C’est seulement dans la solitude qu’une véritable compassion prend forme.
Qu’est-ce que com-patir, si ce n’est que souffrir ensemble ?
C’est à partir du fond même de l’âme humaine, ayant dépassé les contrées désertiques d’une solitude creuse et insoutenable, que l’on a nommées isolement, que l’on peut déboucher sur la clairière d’une solitude créatrice. C’est en affrontant les affres les plus obscures de notre être et de notre histoire que nous arriverons à transcender la réalité morne et fade, et la voir comme elle est : un don de Dieu.
Le mouvement symphonique de l’isolement de soi à la solitude ouvre l’âme vers le monde, vers le prochain.
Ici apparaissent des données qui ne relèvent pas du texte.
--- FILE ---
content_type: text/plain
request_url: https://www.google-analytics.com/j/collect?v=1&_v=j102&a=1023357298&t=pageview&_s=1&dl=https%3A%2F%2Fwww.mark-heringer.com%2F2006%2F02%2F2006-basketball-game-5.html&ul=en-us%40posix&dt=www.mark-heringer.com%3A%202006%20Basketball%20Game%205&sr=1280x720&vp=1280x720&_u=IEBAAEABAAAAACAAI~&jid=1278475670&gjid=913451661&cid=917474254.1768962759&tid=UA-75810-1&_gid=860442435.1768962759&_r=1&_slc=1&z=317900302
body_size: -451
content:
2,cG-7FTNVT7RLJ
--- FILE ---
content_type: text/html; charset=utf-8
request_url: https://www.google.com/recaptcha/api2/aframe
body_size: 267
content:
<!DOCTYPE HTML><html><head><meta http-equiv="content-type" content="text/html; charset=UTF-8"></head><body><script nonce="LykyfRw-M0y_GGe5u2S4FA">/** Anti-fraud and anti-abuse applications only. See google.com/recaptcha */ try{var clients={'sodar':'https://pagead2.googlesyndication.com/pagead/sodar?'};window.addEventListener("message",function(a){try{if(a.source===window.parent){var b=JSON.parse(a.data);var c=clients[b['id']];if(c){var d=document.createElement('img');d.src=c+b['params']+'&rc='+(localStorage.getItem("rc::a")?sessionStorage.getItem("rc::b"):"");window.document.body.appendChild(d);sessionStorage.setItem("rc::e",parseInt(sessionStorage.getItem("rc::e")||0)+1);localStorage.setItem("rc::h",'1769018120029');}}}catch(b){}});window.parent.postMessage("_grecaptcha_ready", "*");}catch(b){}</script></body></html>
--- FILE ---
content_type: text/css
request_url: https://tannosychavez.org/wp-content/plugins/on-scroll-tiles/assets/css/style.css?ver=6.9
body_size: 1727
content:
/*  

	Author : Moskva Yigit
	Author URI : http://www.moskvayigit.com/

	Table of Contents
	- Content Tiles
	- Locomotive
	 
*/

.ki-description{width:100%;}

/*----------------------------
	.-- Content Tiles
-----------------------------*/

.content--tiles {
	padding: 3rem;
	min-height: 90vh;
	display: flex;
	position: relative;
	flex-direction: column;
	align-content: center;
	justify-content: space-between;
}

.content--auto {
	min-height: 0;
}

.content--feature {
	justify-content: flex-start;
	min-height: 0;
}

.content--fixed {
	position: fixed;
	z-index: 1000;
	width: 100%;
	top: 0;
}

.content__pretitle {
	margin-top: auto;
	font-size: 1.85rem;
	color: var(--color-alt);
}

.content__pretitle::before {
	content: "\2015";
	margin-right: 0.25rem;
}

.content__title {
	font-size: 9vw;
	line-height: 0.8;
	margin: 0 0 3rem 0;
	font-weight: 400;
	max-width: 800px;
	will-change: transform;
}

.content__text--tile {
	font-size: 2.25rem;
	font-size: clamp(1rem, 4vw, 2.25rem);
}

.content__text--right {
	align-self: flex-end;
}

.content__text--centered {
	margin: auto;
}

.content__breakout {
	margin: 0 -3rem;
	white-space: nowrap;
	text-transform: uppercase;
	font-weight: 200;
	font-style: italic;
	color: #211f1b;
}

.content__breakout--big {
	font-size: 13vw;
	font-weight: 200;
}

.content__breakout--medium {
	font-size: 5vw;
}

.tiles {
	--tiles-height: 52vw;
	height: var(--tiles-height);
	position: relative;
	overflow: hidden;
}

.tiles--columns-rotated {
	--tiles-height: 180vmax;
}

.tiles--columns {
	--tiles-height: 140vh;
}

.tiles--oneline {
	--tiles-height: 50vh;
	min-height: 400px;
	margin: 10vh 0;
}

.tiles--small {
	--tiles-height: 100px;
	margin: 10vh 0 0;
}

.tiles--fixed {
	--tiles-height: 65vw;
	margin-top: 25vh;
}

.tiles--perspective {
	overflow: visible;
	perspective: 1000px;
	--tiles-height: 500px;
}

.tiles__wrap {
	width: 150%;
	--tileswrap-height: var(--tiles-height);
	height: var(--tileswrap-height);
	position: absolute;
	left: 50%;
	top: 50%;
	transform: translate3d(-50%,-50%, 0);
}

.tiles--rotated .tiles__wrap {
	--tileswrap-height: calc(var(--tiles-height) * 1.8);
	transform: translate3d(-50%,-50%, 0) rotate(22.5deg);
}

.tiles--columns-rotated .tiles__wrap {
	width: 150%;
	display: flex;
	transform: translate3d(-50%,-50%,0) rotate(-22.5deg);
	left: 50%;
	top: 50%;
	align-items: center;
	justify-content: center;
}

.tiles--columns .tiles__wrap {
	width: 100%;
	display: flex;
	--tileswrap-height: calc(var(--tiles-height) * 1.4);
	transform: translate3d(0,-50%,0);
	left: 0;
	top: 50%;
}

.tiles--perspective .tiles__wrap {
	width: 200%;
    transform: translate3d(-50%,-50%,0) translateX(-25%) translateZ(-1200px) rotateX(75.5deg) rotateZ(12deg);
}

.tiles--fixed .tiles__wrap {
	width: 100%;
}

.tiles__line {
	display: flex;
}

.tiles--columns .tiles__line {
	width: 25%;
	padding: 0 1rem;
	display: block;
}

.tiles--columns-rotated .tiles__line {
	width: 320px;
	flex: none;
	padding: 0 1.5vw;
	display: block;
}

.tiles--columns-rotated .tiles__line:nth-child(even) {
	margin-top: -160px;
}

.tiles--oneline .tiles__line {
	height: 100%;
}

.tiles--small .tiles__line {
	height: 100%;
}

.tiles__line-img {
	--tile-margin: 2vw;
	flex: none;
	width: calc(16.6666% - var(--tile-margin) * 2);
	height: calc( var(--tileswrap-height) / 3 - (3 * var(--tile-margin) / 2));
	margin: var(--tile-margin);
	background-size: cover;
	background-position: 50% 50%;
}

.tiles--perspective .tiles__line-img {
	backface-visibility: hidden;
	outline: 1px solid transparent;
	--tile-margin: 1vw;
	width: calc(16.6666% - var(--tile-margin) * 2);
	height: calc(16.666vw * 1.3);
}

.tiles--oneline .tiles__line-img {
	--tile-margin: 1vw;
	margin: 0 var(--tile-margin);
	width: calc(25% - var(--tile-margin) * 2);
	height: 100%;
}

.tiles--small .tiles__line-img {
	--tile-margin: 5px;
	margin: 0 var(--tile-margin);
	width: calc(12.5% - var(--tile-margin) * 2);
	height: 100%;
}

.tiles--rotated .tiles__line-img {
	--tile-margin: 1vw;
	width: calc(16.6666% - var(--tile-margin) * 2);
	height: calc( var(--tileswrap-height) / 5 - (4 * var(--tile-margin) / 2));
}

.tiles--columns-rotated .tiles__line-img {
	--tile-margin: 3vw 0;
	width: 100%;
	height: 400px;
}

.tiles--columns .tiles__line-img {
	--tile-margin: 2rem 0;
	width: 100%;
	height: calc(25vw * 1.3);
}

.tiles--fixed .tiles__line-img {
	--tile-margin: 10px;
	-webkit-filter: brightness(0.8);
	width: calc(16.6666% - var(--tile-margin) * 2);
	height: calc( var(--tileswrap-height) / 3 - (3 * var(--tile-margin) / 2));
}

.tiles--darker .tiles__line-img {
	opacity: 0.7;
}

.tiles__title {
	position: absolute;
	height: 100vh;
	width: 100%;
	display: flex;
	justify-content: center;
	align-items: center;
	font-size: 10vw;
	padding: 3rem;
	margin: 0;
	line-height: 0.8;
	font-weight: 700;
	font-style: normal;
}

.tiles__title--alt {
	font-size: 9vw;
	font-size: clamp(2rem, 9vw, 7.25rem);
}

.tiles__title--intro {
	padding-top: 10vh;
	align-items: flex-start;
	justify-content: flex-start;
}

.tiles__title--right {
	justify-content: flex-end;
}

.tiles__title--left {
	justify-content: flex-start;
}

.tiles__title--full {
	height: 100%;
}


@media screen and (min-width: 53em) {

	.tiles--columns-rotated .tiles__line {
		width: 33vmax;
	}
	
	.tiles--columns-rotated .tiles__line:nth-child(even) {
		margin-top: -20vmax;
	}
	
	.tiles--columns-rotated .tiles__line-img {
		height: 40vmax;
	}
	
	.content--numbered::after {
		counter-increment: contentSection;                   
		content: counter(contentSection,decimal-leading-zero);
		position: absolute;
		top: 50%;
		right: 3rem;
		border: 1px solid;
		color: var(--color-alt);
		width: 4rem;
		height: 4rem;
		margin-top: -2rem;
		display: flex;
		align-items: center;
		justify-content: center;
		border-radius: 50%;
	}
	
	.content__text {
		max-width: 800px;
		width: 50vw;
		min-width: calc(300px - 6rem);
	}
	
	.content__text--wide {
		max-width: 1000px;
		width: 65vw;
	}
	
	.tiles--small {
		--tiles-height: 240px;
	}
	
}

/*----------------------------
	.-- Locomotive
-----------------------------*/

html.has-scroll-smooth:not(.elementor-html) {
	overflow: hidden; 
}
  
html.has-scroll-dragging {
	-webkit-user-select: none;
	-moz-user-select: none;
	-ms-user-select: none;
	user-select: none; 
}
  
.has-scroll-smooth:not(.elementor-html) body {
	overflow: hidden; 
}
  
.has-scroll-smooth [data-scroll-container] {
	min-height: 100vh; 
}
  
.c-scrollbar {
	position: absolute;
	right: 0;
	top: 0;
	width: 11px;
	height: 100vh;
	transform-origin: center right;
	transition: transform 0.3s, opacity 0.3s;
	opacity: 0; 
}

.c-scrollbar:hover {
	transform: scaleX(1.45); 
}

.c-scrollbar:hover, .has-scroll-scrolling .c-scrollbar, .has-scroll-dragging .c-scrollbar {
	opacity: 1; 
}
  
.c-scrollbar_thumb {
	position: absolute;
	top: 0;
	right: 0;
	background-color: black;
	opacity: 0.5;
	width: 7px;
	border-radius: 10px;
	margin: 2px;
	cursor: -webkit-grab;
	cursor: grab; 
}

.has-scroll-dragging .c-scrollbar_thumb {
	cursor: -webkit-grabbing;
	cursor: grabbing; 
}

La souffrance vécue et éprouvée dans sa dimension la plus pleine permet d’être configuré à Jésus-Christ et de partager la douleur et la mort des autres.
Être véritablement soi-même c’est pouvoir aussi donner l’occasion à l’autre d’être qui il est, c’est rendre possible un mouvement qui passe de l’hostilité à l’hospitalité.
[1] J’ai pour ma part lu ce livre dans sa langue originale, et n’ayant pas la traduction française sous la main, je traduirai donc moi-même les courts extraits.
[2] Innermost self, ce qui n’est pas sans rappeler le Interior intimo meo de saint Augustin, « plus intime que le plus intime de moi-même ». L’homme n’est jamais coupé de Dieu, et à Lui seul appartient l’initiative.